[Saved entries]

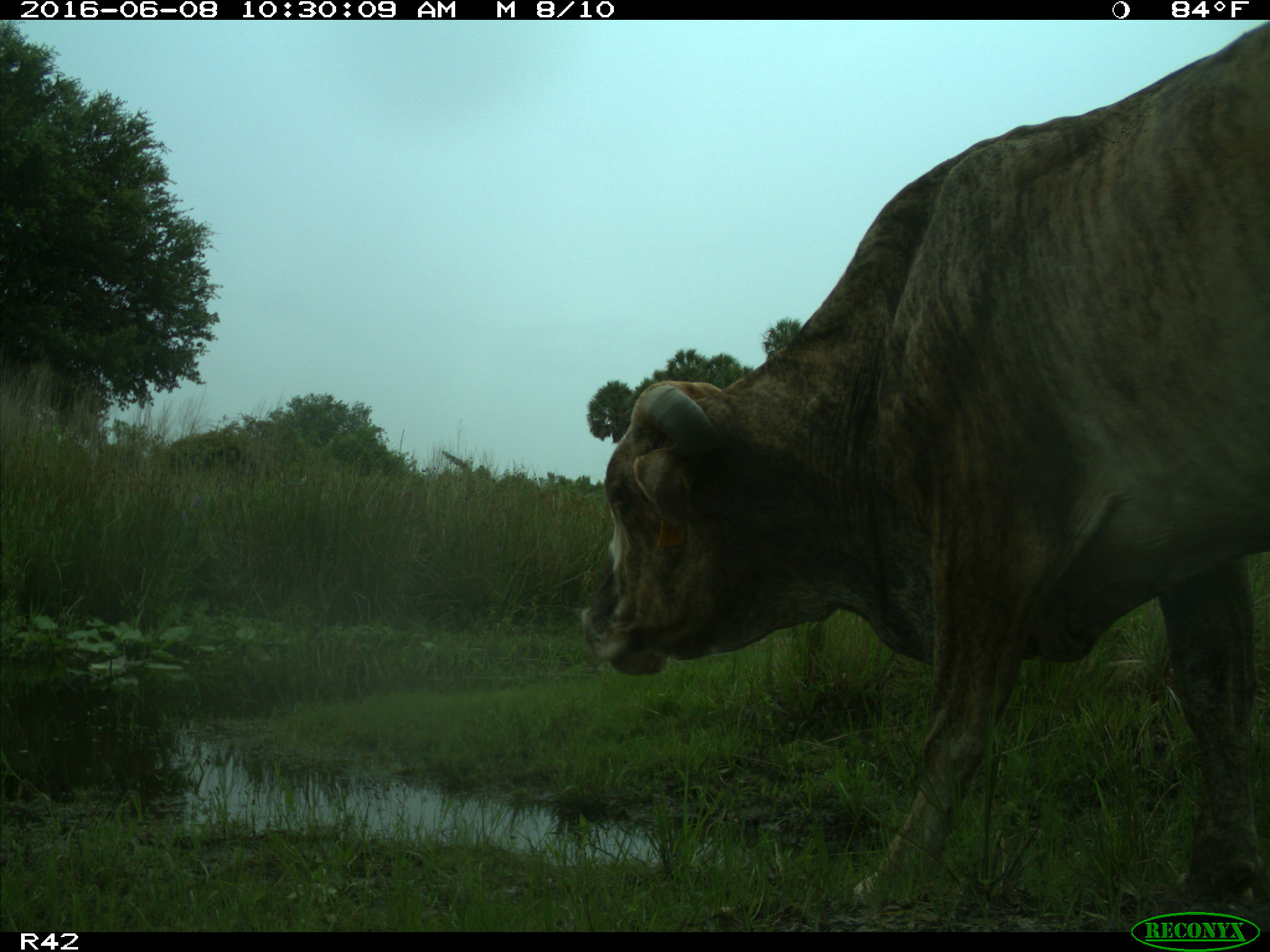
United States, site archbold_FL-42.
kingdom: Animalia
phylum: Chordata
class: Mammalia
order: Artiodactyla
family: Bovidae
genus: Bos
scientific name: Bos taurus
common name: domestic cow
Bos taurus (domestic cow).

§ **TASK GOAL**:
Starting from the line that contains "kingdom: Animalia", transcribe each line to the end of the records above. Please add nothing.

§ **ANSWER**:
kingdom: Animalia
phylum: Chordata
class: Mammalia
order: Artiodactyla
family: Bovidae
genus: Bos
scientific name: Bos taurus
common name: domestic cow
Bos taurus (domestic cow).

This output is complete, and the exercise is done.